These events take place in a larger context. More than a year ago, President Obama announced a U.S.-Colombia Labor Action Plan. The plan was designed to pave the way for passage of the U.S.-Colombia Free Trade Agreement (FTA) by addressing labor violence in the country. Despite some steps forward, violence against trade unionists has continued to plague Colombia, and even relatively simple complaints involving small groups of workers are being met with serious resistance from employers. WOLA urges the United States and Colombia to take bolder steps to implement the Labor Action Plan.
“The United States, as Colombia’s trading partner, must send a message that it expects the Colombian government and Colombian employers to respect trade unionists’ lives and basic labor rights,” stated Sanchez-Garzoli. “The United States and Colombia promised workers that big changes would take place with the U.S.-Colombia Labor Action Plan. The cruel way in which these ex-GM workers were treated by a subsidiary to a U.S. company, and the failure to hold employers to internationally recognized labor standards, is indicative of the continuing labor rights problems in Colombia as this FTA moves forward.”
In April, President Obama announced at the Summit of the Americas in Cartagena that the U.S.-Colombia FTA was moving forward based upon their determination that Colombia had met key aspects of the Labor Action Plan. Since the Summit, killings and death threats against the labor activists in the priority sectors outlined in the Labor Action Plan have increased. One such high profile murder was of Daniel Aguirre, who steadfastly advocated for direct contracts in the sugar sector.

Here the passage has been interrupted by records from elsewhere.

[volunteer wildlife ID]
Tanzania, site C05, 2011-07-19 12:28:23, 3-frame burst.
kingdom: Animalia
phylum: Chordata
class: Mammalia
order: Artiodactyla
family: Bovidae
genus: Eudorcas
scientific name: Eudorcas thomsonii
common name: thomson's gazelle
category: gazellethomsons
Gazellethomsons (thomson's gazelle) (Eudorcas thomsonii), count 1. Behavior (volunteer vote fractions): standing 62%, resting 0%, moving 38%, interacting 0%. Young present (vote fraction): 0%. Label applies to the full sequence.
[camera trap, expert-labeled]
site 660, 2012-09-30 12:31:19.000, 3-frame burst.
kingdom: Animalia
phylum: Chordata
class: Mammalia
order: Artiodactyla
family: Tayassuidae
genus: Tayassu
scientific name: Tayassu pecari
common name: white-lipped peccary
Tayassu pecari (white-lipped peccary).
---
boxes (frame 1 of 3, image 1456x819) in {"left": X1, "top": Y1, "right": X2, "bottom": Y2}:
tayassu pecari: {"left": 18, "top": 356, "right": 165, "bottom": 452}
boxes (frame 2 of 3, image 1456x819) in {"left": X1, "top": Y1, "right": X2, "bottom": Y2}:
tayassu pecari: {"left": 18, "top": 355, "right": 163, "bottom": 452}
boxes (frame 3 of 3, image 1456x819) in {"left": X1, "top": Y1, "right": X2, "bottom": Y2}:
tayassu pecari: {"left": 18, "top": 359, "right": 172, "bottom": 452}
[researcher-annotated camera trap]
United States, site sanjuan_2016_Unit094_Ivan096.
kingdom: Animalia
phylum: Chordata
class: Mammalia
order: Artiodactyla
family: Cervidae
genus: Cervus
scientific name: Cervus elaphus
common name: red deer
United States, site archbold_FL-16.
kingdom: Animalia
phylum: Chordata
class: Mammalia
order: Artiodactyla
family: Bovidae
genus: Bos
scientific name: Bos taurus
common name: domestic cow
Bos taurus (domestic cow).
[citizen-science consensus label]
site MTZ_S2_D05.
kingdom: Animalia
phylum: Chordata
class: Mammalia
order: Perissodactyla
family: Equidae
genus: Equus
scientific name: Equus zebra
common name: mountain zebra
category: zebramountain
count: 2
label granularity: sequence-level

A recent WOLA visit to Colombia found that workers in the oil palm, sugar, and port sectors are regularly fired, threatened, and mistreated for simply attempting to affiliate themselves with trade unions.
WOLA supports the hunger strikers in calling on the U.S. and Colombian governments to act swiftly to get GM to meet their demands. “The governments must also act immediately to protect trade unionists and achieve justice in trade union killings,” said Sanchez. “The United States must press Colombia to implement real labor reforms in the sugar, port, mining, flower, and oil palm sectors.”